Elementos almacenados de una colección
↓↓↓
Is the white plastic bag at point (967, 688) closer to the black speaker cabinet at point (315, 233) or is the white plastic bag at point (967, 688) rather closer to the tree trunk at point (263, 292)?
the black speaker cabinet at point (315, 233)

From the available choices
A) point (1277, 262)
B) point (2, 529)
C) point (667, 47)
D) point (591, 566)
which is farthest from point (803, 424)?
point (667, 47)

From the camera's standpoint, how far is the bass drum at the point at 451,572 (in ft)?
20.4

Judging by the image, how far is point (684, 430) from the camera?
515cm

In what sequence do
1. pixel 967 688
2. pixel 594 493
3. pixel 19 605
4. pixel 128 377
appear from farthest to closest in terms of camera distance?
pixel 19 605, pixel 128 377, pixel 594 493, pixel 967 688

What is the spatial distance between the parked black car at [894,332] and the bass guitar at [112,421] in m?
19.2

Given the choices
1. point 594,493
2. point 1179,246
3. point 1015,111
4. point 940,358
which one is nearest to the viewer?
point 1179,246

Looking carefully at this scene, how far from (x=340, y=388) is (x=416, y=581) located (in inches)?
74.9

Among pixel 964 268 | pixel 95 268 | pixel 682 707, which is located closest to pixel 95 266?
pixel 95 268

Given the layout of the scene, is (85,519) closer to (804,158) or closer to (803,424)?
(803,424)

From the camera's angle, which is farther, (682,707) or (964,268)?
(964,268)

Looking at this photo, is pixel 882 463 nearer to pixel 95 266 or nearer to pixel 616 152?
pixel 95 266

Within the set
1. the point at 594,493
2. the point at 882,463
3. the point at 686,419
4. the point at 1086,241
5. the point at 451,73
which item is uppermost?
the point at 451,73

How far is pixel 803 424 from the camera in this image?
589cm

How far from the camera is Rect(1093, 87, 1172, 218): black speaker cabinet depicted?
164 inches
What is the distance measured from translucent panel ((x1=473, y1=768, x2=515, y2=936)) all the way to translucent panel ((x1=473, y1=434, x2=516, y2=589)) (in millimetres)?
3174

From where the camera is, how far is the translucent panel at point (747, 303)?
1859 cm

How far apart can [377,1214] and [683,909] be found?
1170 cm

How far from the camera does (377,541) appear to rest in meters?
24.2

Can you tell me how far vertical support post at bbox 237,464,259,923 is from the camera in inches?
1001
↑↑↑
↓↓↓
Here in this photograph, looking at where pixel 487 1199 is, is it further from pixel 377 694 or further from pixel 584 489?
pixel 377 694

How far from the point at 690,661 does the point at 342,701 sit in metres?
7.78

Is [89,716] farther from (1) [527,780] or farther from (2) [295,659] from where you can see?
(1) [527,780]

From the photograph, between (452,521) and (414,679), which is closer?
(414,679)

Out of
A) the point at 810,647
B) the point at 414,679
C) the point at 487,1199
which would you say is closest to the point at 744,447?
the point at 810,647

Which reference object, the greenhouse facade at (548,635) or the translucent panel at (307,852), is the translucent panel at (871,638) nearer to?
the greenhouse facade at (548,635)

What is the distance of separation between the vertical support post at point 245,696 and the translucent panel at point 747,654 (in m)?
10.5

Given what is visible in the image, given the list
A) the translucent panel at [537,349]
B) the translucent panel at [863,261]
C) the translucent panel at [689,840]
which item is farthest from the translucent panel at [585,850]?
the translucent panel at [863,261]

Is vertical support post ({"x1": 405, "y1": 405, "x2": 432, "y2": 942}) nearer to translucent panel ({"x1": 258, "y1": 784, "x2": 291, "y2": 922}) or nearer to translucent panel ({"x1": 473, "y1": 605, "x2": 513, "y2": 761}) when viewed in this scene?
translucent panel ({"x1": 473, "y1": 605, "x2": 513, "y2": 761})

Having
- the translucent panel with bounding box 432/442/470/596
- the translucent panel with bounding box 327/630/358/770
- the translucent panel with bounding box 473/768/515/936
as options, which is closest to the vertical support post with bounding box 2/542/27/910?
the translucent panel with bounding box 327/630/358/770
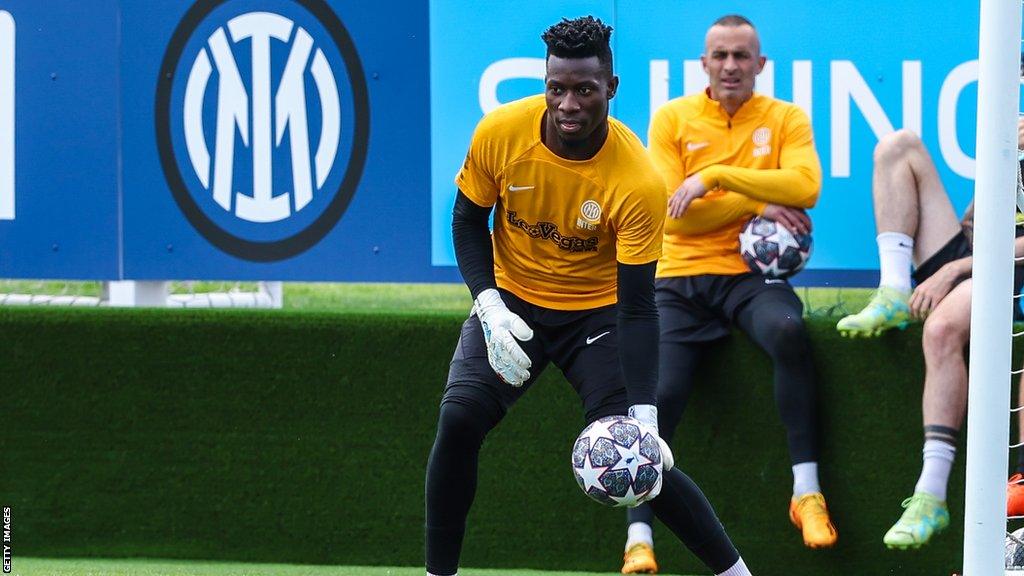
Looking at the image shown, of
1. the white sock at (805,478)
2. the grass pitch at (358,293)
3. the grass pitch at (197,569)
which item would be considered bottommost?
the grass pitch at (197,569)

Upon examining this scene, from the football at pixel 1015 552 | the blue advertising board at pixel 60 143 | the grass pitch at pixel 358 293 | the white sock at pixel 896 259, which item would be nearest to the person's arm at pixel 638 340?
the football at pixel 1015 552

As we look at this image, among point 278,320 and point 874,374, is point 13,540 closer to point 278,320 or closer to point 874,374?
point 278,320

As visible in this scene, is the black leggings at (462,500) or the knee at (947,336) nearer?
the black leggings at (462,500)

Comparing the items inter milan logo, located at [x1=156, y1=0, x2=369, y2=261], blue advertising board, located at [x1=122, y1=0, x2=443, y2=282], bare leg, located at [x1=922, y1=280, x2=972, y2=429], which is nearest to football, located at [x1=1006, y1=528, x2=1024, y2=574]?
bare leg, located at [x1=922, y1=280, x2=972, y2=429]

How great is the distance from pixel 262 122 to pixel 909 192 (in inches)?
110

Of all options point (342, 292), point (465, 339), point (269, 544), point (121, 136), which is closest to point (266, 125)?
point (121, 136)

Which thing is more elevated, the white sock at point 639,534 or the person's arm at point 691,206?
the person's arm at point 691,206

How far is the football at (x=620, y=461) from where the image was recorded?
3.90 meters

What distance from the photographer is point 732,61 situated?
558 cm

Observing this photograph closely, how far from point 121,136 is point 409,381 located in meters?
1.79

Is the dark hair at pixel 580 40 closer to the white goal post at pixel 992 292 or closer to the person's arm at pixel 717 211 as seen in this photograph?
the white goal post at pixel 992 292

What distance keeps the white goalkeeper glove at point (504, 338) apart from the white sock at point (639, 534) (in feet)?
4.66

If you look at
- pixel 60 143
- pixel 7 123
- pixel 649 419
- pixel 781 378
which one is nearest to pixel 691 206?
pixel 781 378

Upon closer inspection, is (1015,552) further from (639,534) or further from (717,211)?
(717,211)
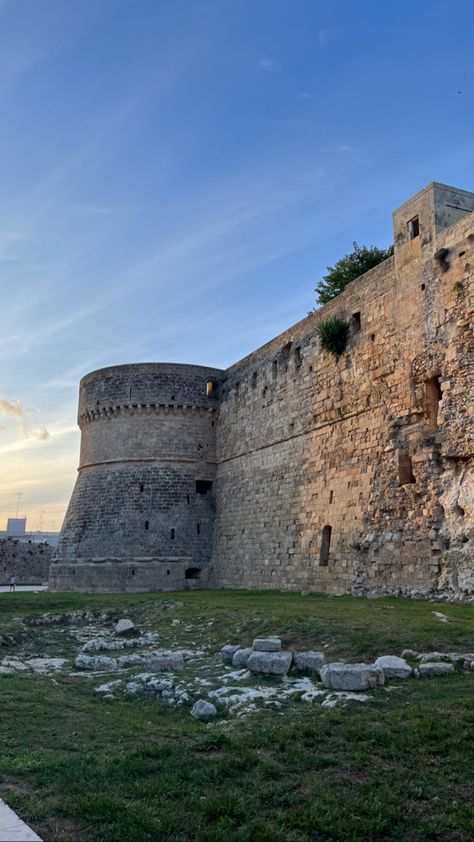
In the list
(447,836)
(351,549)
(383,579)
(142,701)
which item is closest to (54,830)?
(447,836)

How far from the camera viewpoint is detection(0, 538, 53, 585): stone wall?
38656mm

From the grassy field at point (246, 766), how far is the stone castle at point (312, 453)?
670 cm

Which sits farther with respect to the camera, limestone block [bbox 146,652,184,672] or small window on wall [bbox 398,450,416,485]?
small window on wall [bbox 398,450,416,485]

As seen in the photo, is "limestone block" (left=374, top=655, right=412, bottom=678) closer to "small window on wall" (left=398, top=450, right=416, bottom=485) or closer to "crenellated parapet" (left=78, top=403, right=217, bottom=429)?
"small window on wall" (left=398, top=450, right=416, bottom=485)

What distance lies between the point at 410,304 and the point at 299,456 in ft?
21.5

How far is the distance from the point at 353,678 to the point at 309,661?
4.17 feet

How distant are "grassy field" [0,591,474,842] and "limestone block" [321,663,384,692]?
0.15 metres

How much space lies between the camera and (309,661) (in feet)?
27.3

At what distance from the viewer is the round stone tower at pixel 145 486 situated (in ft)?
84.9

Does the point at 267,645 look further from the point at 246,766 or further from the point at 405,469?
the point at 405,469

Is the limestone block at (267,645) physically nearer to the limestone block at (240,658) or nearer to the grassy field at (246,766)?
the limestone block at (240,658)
↑↑↑
- Instrucciones de la tarea: Reporta cada línea del material que contenga la cadena "grassy", copiándola completa y sin cambios.

- Respuesta esperada:
From the grassy field at point (246, 766), how far is the stone castle at point (312, 453)?
How distant are "grassy field" [0,591,474,842] and "limestone block" [321,663,384,692]?
Is the limestone block at (267,645) physically nearer to the limestone block at (240,658) or nearer to the grassy field at (246,766)?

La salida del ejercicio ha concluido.